E-Rate applicants are calling for a total of $3.9 billion in discounted education-technology services that are distributed by the Federal Communication Commission’s since the 2014 reforms.

“The E-Rate program provides discounts on telecommunications and Internet services to schools and libraries,” according to EdTechMagazine’s D. Frank Smith.

“Last July, the FCC updated the program to include an additional $1 million to target wireless connectivity in these institutions. The reforms were also aimed at easing the application process for schools and libraries and lowering the barrier of entry for high-poverty applicants. And in December, the commission voted to raise the spending cap from $2.4 billion to $3.9 billion.”

Now, FCC Chairman Tom Wheeler says that the $3.9 billion total includes $1.6 for internal Wi-Fi networks, according to his blog post. The hike doesn’t come without consequences. According to Smith’s report, the spending will impact Universal Service fees that are assessed on consumers’ phone bills.
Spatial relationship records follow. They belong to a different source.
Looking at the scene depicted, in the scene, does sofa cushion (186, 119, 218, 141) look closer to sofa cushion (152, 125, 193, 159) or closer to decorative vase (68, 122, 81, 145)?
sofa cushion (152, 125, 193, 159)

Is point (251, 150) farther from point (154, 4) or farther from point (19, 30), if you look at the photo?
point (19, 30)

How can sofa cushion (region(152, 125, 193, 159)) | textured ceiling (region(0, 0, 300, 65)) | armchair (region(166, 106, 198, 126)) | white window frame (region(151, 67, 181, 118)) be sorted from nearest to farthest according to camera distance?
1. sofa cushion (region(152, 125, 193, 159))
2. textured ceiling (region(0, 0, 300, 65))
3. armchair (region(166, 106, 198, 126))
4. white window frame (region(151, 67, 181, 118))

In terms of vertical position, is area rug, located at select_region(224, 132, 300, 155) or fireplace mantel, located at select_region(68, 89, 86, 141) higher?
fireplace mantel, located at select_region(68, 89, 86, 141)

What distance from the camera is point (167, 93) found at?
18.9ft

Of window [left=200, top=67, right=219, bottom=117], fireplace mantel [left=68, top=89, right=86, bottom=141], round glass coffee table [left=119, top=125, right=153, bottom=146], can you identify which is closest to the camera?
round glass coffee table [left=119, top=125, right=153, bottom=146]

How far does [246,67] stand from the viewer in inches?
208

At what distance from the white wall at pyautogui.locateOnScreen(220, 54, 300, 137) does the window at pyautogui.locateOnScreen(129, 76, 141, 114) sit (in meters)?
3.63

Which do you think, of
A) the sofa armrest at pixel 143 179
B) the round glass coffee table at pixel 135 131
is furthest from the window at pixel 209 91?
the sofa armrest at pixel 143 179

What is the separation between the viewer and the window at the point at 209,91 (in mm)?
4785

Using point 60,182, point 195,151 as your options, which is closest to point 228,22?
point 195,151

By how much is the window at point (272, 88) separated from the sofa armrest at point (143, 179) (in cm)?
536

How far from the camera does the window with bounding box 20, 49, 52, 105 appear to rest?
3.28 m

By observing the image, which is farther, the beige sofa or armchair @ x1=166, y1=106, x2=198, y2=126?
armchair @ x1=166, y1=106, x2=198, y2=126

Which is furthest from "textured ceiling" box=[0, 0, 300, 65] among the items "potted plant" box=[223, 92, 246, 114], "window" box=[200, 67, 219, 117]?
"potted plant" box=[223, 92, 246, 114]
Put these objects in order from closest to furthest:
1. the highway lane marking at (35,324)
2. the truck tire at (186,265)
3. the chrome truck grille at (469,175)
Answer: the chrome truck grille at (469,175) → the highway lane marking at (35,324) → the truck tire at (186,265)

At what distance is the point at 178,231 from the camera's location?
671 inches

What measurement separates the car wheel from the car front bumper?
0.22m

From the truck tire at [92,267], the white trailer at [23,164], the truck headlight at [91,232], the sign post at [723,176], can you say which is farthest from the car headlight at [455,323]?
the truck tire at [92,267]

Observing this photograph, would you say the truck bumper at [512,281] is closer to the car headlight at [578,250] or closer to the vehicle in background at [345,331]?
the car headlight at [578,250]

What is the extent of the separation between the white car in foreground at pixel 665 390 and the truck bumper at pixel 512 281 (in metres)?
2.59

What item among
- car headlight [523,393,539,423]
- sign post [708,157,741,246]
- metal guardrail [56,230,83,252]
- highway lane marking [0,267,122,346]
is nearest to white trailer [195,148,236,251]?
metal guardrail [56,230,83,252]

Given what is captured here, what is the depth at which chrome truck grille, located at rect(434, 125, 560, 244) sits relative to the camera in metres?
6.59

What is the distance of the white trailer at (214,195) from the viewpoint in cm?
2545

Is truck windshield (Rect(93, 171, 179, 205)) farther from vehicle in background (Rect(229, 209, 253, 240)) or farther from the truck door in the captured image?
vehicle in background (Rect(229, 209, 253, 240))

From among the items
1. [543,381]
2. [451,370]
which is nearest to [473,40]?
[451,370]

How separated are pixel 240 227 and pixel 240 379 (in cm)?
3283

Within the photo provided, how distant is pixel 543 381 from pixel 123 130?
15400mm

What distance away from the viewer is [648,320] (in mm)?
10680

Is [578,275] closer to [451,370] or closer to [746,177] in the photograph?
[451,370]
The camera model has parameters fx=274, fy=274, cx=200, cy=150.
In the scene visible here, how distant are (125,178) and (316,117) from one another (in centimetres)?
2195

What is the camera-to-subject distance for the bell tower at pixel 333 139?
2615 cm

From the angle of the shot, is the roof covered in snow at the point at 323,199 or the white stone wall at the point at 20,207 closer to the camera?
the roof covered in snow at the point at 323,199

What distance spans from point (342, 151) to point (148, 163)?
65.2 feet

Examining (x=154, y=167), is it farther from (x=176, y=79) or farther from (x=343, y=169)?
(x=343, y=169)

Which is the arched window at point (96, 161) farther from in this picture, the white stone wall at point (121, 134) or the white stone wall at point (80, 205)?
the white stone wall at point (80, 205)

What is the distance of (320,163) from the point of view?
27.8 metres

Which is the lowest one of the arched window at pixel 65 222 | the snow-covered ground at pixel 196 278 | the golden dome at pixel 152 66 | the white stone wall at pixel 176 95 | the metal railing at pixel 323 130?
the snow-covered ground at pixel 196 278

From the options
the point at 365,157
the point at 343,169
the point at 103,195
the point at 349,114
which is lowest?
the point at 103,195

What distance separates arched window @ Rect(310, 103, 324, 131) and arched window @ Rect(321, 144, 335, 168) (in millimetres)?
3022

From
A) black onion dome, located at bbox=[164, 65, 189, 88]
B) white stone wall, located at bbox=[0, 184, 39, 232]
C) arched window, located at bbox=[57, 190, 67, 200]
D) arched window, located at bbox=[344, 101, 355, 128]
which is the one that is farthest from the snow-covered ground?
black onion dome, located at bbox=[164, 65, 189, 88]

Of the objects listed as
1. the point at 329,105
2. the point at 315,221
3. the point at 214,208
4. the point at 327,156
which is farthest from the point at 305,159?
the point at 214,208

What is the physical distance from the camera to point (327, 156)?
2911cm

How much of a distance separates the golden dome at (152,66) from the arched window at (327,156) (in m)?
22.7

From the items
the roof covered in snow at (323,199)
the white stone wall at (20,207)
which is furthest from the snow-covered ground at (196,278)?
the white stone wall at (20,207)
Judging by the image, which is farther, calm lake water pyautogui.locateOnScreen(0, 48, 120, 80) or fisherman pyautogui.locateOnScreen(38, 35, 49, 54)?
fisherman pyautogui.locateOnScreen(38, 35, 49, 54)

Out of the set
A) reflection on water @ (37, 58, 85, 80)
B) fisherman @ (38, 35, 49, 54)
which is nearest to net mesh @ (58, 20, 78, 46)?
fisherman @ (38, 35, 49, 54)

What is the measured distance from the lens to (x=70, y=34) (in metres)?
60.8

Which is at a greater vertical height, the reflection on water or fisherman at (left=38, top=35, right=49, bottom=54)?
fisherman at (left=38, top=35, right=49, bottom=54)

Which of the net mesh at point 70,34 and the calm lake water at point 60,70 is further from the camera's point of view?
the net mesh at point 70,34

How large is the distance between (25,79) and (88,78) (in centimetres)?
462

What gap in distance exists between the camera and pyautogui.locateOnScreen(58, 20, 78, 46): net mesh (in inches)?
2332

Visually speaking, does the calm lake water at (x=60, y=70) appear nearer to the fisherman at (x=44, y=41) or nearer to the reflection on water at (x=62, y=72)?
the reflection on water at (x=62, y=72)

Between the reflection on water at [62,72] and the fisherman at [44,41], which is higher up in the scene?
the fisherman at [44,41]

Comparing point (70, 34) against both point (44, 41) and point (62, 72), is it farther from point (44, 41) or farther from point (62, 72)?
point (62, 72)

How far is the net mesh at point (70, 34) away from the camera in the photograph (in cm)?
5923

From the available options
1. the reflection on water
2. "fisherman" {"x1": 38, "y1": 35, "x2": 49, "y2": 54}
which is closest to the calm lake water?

However, schools and libraries are still up to the challenge to grow their networks and become a part of the larger EdTech push nationwide.

“These requests reflect long pent-up demand,” says Wheeler.

“It is the first time in three years that E-rate has had any funds available for Wi-Fi at all. In the past, many schools and libraries didn't bother to apply for Wi-Fi funding because they had no hope of getting funds. That is no longer a problem. As projected last year, we will be able to fully fund eligible Wi-Fi applications thanks entirely to fiscal and programmatic reforms that freed up more than $1.5 billion for Wi-Fi. Not an additional dime in ratepayer fees will be needed.”

These E-Rate plans will level the playing fields for schools nationwide allowing high-poverty applicants to enter worry-free. There are still changes coming to the E-Rate plans despite extensive changes that took place last. The overall goal is to help schools and libraries get connected in the EdTech age.